Set problem >>
Return, unchanged, the lines of the records that begin with the line containing "How far out" and continue through the end of the records.

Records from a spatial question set
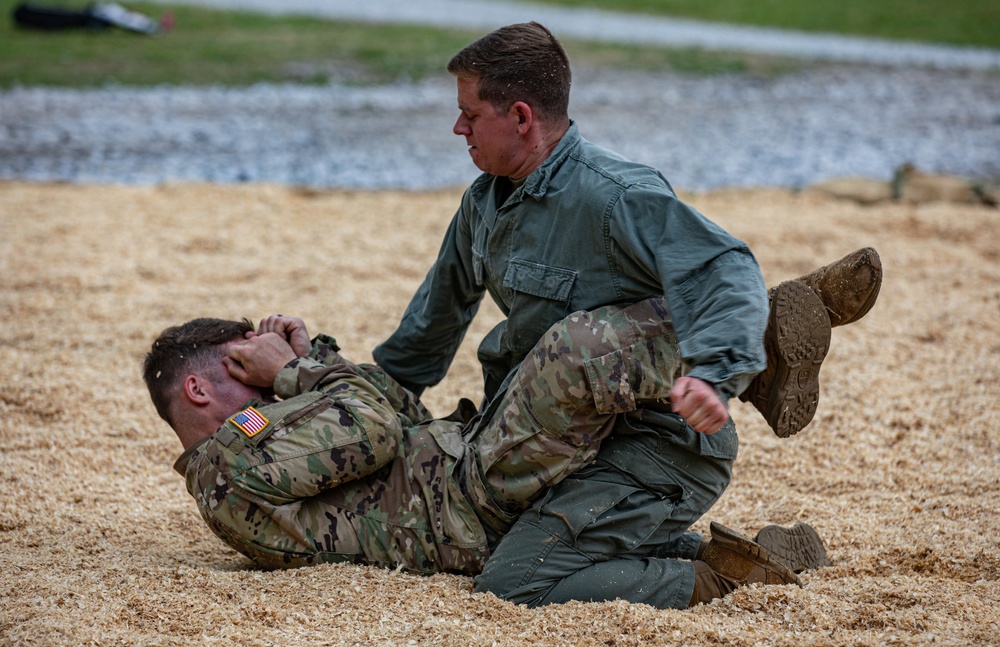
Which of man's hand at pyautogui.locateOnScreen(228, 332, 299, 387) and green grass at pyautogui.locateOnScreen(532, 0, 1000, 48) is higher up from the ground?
green grass at pyautogui.locateOnScreen(532, 0, 1000, 48)

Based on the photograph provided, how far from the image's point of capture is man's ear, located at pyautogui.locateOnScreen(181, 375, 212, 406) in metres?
3.17

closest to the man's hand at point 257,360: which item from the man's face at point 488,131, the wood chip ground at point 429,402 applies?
the wood chip ground at point 429,402

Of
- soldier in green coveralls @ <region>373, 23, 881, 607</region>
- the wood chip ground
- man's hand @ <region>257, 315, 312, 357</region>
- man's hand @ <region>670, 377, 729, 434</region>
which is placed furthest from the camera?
man's hand @ <region>257, 315, 312, 357</region>

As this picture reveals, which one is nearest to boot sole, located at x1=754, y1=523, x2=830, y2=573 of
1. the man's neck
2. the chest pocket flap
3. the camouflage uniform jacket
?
the camouflage uniform jacket

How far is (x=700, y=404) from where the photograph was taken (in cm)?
241

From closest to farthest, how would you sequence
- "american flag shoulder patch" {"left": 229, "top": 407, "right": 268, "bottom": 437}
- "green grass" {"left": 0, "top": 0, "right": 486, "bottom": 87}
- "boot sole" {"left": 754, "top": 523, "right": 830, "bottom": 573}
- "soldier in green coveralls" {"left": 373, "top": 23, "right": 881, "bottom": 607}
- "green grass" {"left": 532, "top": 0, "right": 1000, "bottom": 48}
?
"soldier in green coveralls" {"left": 373, "top": 23, "right": 881, "bottom": 607} < "american flag shoulder patch" {"left": 229, "top": 407, "right": 268, "bottom": 437} < "boot sole" {"left": 754, "top": 523, "right": 830, "bottom": 573} < "green grass" {"left": 0, "top": 0, "right": 486, "bottom": 87} < "green grass" {"left": 532, "top": 0, "right": 1000, "bottom": 48}

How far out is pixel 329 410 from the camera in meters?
2.99

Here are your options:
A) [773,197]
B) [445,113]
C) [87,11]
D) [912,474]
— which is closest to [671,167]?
[773,197]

Full response >>
How far out is pixel 329 410 from the camera in meters?
2.99

Here are your options:
A) [773,197]
B) [445,113]
C) [87,11]
D) [912,474]
— which is closest to [671,167]?
[773,197]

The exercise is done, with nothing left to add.